Seorang wali murid yang enggan disebutkan namanya mengaku harus menyiapkan dana Rp2.150.000 hanya untuk bahan kain seragam: lima stel seragam lengkap ditambah satu jas. Nilai itu belum termasuk biaya jahit, sehingga total pengeluaran dipastikan akan lebih besar lagi.
“Belum selesai sampai situ. Masih ada biaya perlengkapan belajar, iuran pembangunan, dan iuran bulanan sekitar Rp100.000. Kalau dijumlahkan, bebannya sangat terasa bagi keluarga berpenghasilan pas-pasan,” ujarnya, Minggu (14/6/2026).
Keluhan ini makin mengemuka karena bertentangan dengan aturan yang berlaku. Berdasarkan Peraturan Pemerintah Nomor 17 Tahun 2010, sekolah dilarang menjual seragam, bahan seragam, maupun perlengkapan pendidikan lainnya. Pengadaan seragam sepenuhnya menjadi hak dan tanggung jawab orang tua untuk dibeli secara mandiri sesuai kemampuan ekonomi masing-masing.
Namun, di lapangan terjadi pola yang diduga mengelabui ketentuan. Secara tertulis tidak ada kewajiban membeli di sekolah, tetapi mekanisme “penyediaan” yang diterapkan terasa memaksa. Wali murid mengaku diarahkan untuk membeli melalui jalur yang ditentukan sekolah, dengan alasan menjamin kesesuaian model, warna, dan kualitas.
Tekanan tidak langsung makin terasa saat sesi tanya jawab.

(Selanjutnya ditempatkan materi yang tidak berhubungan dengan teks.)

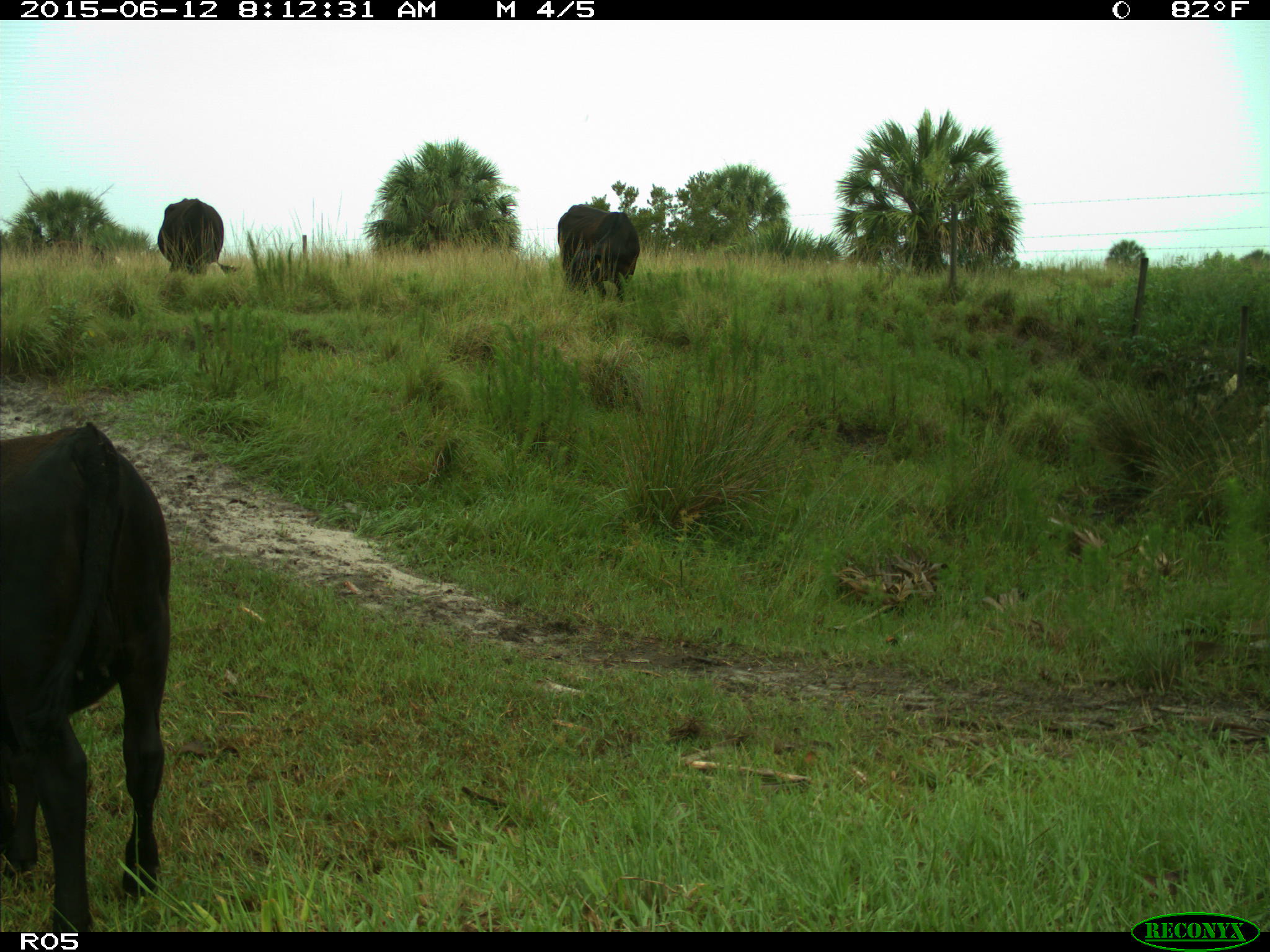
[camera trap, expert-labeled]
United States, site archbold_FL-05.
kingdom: Animalia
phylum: Chordata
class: Mammalia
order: Artiodactyla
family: Bovidae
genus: Bos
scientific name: Bos taurus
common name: domestic cow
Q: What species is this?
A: Bos taurus (domestic cow).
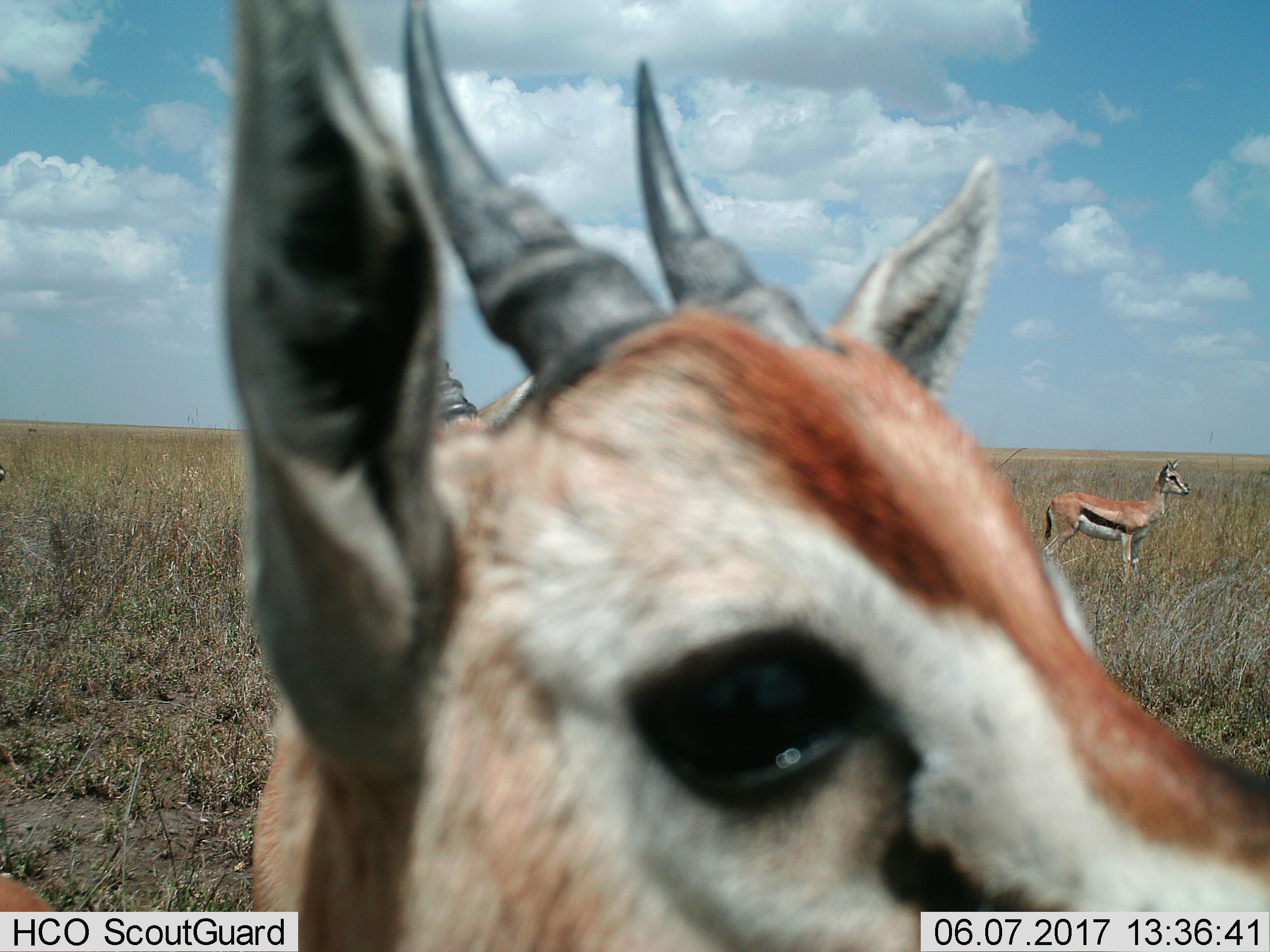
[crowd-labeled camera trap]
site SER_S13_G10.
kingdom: Animalia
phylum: Chordata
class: Mammalia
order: Artiodactyla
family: Bovidae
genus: Eudorcas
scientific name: Eudorcas thomsonii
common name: thomson's gazelle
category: gazellethomsons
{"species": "gazellethomsons (thomson's gazelle) (Eudorcas thomsonii)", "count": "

Pihak sekolah menyebutkan: “Boleh beli di luar, tapi anak harus siap mental jika seragamnya berbeda dengan teman lain.” Pernyataan ini dinilai membuat orang tua takut mengambil risiko, khawatir anak merasa terasing atau diperlakukan berbeda.
Pemerhati pendidikan menegaskan bahwa aturan larangan penjualan seragam bukan sekadar soal transaksi, melainkan untuk mencegah monopoli, menghindari pungutan terselubung, dan menjaga akses pendidikan yang adil bagi semua lapisan masyarakat.
Hingga berita ini diturunkan, baik pihak SMP Negeri 1 Genteng maupun Dinas Pendidikan Kabupaten Banyuwangi belum memberikan tanggapan resmi. Masyarakat mendesak instansi terkait segera melakukan pemeriksaan, memberikan klarifikasi terbuka, dan memastikan pelaksanaan SPMB berjalan sesuai aturan—tanpa membebani ekonomi keluarga.